As annoying as the repeated subjects are the repeated bloody conceits. I swear if I read another 'imagine if some 70s show happened in the PC present. There's no smoking indoors!' story, my frustration will be enough to generate the 1.21 jigawatts of electricity to send me back to the seventies and stomp the fucker to death outside a Peterborough nightclub. Here's a list of some of the more familiar ones:

  • Let's look at the Guardian jobs section and pick on a couple of job titles out of context without examining what they actually do. Unless we lie about them and pretend the 'Street Football Co-ordinator' job is actually there to ban football or something. Cooodernnmayyykidapp!
  • Two people recently spoke on the phone or something. Here's how the conversation didn't go.
  • Let's turn immigration into a game show.
  • Here's a ridiculous situation a reader claims to be in, in a totally non-biased and objective way of course. It's not as if someone in trouble with the police would ever exaggerate or leave things out to make themselves seem innocent would it? I mean, I've watched cop shows on TV. That never happens.
  • Imagine if some 70s TV cop or other was in the police today. Imagine the hilarity of not being able to call women 'love' and the outrage at not being allowed to smoke indoors!
  • Imagine if something or other were taking place in a 70s/80s sitcom. Imagine how the banking crisis would have played out in Dad's Army or Only Fools and Horses (he manages both). What would Del Boy have done in the foot and mouth crisis? What if Porridge was set in my imagined present day? One of my favourites is an 'imagine how Del Boy would have fared in the PC 90s' from 'You Couldn't Make It Up', a book published eight years before Only Fools and Horses stopped being made.
  • Imagine if my imagined version of PC and Health and Safety legislation had happened in the past. Nelson would have not been able to do something or other. We would have been nice to the Nazis. (No, that doesn't make any sense and yes, this one is just a variation of the two above).
  • Let's make something into a really shit song!
  • Some politician or other has released some diaries. Let's imagine what they were like.
  • Imagine if some current event was on an automated switchboard and people really said 'so-reee'. "Dial 1 for a ridiculous outmoded stereotype, dial 2 for an unresearched bucket of wrong, dial 3 for a rubber bloody mallet to bash yourself in the head with to clear it of yet another reference to something in the fucking seventies happening today in exactly the same way it did every other chuffing time we imagined something from the seventies happening today".
What these things do is provide a lazy hook to hang things on while allowing the reduction of any issue to the local, parochial stuff he generally bangs on about. He does two crap seventies sitcom based banking crisis columns. When not relying on sitcoms to reduce global issues, a reduction to the personal is possible. In other columns about the banking crisis, the people who tried to take out ridiculous mortgages get the blame rather than the banks for offering them. "When I was younger and it was the seventies, I never had a great big mortgage and no-one offered them but if they did I wouldn't have gone for one." I'm paraphrasing.
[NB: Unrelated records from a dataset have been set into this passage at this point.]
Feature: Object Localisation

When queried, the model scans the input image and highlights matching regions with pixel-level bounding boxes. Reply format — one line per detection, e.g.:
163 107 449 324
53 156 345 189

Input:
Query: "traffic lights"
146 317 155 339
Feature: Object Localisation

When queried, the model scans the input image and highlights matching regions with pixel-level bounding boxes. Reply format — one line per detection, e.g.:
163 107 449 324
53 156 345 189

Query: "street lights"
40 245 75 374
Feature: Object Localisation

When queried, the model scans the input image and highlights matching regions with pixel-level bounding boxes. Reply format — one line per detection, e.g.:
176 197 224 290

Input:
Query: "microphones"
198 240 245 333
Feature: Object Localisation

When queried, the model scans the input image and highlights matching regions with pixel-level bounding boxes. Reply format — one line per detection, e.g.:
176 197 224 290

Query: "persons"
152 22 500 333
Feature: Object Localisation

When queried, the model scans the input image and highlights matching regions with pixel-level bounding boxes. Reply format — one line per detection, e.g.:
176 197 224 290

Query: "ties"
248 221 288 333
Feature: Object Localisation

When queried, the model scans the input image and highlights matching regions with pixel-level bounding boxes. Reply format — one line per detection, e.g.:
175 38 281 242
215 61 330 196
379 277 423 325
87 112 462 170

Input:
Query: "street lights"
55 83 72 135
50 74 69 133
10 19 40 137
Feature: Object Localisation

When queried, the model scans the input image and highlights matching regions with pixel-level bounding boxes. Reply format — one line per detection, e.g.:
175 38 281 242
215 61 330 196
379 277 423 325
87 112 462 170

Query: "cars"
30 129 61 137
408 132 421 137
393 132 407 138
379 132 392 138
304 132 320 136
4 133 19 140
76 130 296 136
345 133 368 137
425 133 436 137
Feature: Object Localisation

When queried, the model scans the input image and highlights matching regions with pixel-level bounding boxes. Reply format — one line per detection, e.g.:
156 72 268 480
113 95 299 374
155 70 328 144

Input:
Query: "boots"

Right. That's enough of that. Just thinking about all that was making me ready to stick my head in a drawer and whud it shut. In part 3 I'll look at his complete lack of research and wrap things up. This one will come quicker with any luck.


Ernie Goggins said...

Very interesting as always, but the real question is: how is dropping your phone in the bath something out of your control?

Anonymous said...

it realy depends on what he was doing in the bathroom with a phone dose it not :)

BenM said...

Oh, you got that "vertigo" virus too?! Horrible little illness that is.

The acute symptoms are bad enough, but the dizziness and associated nausea can last for a fortnight.

I'd never heard of it before but the number of people suffering it seem to be adding up. My wife got it a couple of years ago and two work colleagues last year.

Labyrinthitis I think it's called. Nasty.